Echappée belle. Les commandes devenaient plus volumineuses, désormais la confection Vonjy s’appliquait également à la production de chemises, pantalons, combinaisons et de gilets de travail pour le personnel d’Ambatovy. L’équipe a dû s’agrandir, de deux, ils sont passés à une dizaine de personnes, puis une quarantaine actuellement. . Et les aides d’Ambatovy ont continué d’année en année. En 2013, par le biais du Business Training Center, la société de raffinement a fourni à la confection Vonjy des formations en système de  management de la qualité, en ressources humaines, en gestion financière, en entrepreneuriat  et en accompagnement en matière de recherche de financement. Et comme une chose en entraîne une autre, il a aussi fallu créer d’autres ateliers afin d’assurer les 10.000 pièces annuelles demandées par Ambatovy en plus des commandes des autres sociétés qui font désormais elles aussi appel au service de l’équipe d’Eugénie Razanamalala.

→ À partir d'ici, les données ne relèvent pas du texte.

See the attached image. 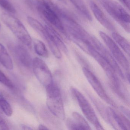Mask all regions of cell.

Exemple. Pour l’année prochaine, la confection Vonjy qui a désormais son nom parmi les grandes confections de Toamasina projette d’étendre ses activités et d’acquérir son propre local. En effet, pour l’instant, Eugénie Razanamalala doit encore louer les locaux où elle travaille. Quoi qu’il en soit, cette mère de famille a fait preuve d’une grande ténacité pour arriver à sa situation actuelle. Et c’est d’ailleurs son message pour toutes les femmes malgaches. « Être une femme ne doit jamais être un complexée et ne signifie pas qu’on ne peut réussir dans le milieu de l’entrepreneuriat ! »  a-t-elle dit.